Paris, le 24 février,
Dans la perspective du soixantième anniversaire des accords d’Evian, qui marquent la fin de la guerre d’Algérie, Harris Interactive a réalisé pour Historia et Challenges une enquête sur les regards portés par les Algériens et les Français sur l’Histoire commune des deux pays.
Alors que les relations entre l’Algérie et la France, qui s’étaient envenimées en octobre dernier, semblent prendre une autre tournure depuis l’hommage du Président Emmanuel Macron aux victimes mortes pendant l’affaire du « Métro Charonne », quel regard portent les habitants des deux pays l’un sur l’autre ? Comment perçoivent-ils la période coloniale ? Quel regard portent-ils sur la guerre d’Algérie et l’indépendance algérienne ? Quelles sont leurs attentes pour l’avenir commun des deux pays ?
Que retenir de cette enquête ?
Soixante ans après l’indépendance de l’Algérie, les opinions vis-à-vis de chaque pays restent mitigées des deux côtés de la Méditerranée. Seule la moitié des Français (51%) et des Algériens (55%) déclarent avoir une bonne image de l’autre pays. L’expérience de la période coloniale et de la guerre d’indépendance semblent jouer dans les perceptions : les plus jeunes, qui n’ont pas connu ces deux périodes de l’Histoire, font état d’une meilleure opinion (67% des Français âgés de moins de 35 ans ; 70% des Algériens âgés entre 18 et 24 ans) que leurs aînés (62% des Français âgés de 65 ans et plus déclarent avoir une mauvaise image de l’Algérie tandis que 56% des Algériens âgés entre 45 et 54 ans font part d’une mauvaise image de la France).
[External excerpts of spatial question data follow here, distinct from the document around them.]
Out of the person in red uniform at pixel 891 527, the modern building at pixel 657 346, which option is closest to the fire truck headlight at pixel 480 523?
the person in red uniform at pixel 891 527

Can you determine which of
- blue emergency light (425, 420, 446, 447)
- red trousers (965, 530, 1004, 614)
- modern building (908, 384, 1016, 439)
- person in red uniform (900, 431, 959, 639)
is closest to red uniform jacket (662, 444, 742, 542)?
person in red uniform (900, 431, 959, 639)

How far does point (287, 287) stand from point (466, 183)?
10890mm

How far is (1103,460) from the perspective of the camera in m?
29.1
En revanche, les avis diffèrent nettement entre les deux populations au sujet de la période coloniale. Si les Français se montrent partagés quant aux bénéfices de la colonisation pour l’Algérie, 51% d’entre eux estimant qu’il s’agissait d’une bonne chose pour ce pays, la quasi-totalité des Algériens considèrent que la période coloniale était une mauvaise chose (96%), voire une « très mauvaise chose » (76%) pour leur pays. Des différences de perceptions qui peuvent s’expliquer par la place occupée par chaque population dans le rapport de force engendré par la colonisation. Relevons néanmoins que les Français sont un peu moins nombreux qu’il y a 30 ans à penser que la colonisation était une bonne chose pour l’Algérie (59% en 1991), une évolution allant dans le sens du processus de reconnaissance entrepris par la France depuis le mandat du Président Jacques Chirac.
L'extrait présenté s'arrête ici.